For nearly a century, the Newark Museum has been a pioneer among U.S. museums in the collecting and display of African art. Today, the Museum’s nationally known collection includes nearly 5,000 works representing artistic creativity, past and present, from throughout the continent.
Expanding Africa at the Newark Museum: New Visions, New Galleries features exceptional works of art from the Museum’s extensive and ever-growing collection. Bringing together contemporary and historic works in a range of different media, the exhibition seeks to broaden conventional ideas about African art while encouraging dialogue about its constantly evolving definition. The exhibition also introduces the Newark Museum’s initiative to expand its galleries for the exhibit and teaching of African art, which we aim to complete for the centennial of this important collection in 2015.

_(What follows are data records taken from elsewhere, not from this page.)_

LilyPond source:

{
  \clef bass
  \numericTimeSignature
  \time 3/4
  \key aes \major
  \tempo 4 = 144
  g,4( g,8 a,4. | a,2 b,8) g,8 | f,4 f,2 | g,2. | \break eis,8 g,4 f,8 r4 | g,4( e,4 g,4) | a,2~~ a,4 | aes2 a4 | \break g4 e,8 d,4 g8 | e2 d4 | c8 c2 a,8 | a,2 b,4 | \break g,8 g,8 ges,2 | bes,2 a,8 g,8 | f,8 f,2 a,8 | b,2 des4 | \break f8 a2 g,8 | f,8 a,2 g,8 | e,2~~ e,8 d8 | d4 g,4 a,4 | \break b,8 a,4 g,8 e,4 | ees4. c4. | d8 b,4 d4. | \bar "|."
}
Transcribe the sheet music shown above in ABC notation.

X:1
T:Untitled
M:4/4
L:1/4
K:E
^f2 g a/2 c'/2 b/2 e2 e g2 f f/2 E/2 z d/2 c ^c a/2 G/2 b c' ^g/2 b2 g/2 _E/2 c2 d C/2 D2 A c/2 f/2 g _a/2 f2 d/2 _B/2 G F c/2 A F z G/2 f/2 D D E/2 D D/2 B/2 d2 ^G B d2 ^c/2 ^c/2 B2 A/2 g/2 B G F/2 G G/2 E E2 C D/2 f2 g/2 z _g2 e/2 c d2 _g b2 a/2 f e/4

The Newark Museum’s unique collecting history and expansive vision for representing Africa’s rich artistic diversity is reflected in the selection of works on view. They include an exquisite 19th-century sculpture made for a Chokwe leader, mid-20th-century portraiture by Malian photographer Seydou Keita, a “fantasy coffin” from Ghana in the shape of a cell phone, and a dramatic wall hanging made of discarded metal bottle caps by internationally acclaimed artist El Anatsui. Presented variously as global, modern, fashionable, innovative, contemporary, historical and useful, together the works suggest the multiple ways we can understand Africa’s arts. Visitors to the exhibition are invited to share their own perspectives on Africa and its arts in responses that will be periodically posted on the museum walls.